“An era can be judged by street conversations.” So says Russian novelist Vladimir Sorokin in the afterword to his first book, The Queue. First published in France in 1985 (but not published in Russia until after the fall of the Soviet Union), The Queue takes this dictum to heart and provides the reader a unique (and often hilarious) view of Soviet life told entirely through dialogue. That’s no exaggeration—there is not a single word of narration in the novel. Not even names to identify speakers. Just dialogue. The plot of the novel is simple: a vast number of individuals in Soviet Russia are waiting in line for certain indeterminate goods, rumored to be anything from American jeans to Turkish jackets, and they chat with each other while they wait. The reader is dropped into the scene as the proverbial fly on the wall, listening to the conversational snatches within earshot of a single segment of the enormous line.
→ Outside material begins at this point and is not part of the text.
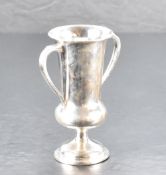 A George V silver trophy, of elongated urn-form with shaped scroll handles and circular foot,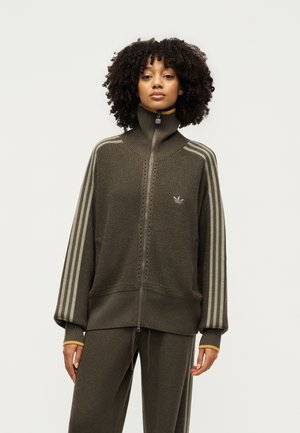 Donna con capelli ricci che indossa un maglione in maglia verde oliva scuro con zip, con tre strisce beige sulle maniche e pantaloni in maglia abbinati.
As the day wears on, the denizens of the queue discuss many subjects: poetry (“I can’t stand Yevtushenko, but I absolutely adore Voznesensky.”); their impressions of the United States (“There’s an awful lot of crime. You can’t really go out after eight in the evening… There’s loads of stuff around to buy, but you have to work like a horse.”); the way things were different under Stalin (“Everyone complains about Stalin. And yet he won the war, strengthened the country. And everything was cheaper. / And there was order then. / ‘Course there was. You’d be brought to court if you were twenty minutes late.”); and more. It would be a challenge for any author to sustain a dialogue-based novel for more than two hundred pages, but Sorokin does a marvelous job of capturing the ebb and flow that characterizes long conversations. Think of the way a conversation on a lengthy road trip flows organically from one topic to the next, sometimes philosophical, sometimes mundane, sometimes argumentative. The Queue embodies this type of meandering, unfocused conversation.
In the tradition of literature by authors such as Kafka or Camus, The Queue takes place in a dreamlike, absurd simulacrum of reality as we know it. (The novel takes place over several days (and nights), and our friends in line never do quite make it to the front.) Despite the absurdity of the situation, however, it never feels too unrealistic. Sorokin almost seems to suggest that perhaps Soviet Russia itself was a dreamlike, absurd simulacrum of reality as we know it. This is unquestionably a work of satire. And yet, like the very best satire, there is also a real fondness for the reality being satirized. This delicate balancing act is precisely what makes The Queue such a treasure for an American hoping to understand a little bit more of another culture. Sorokin provides the street conversations, but he leaves it to you, the reader, to judge the era.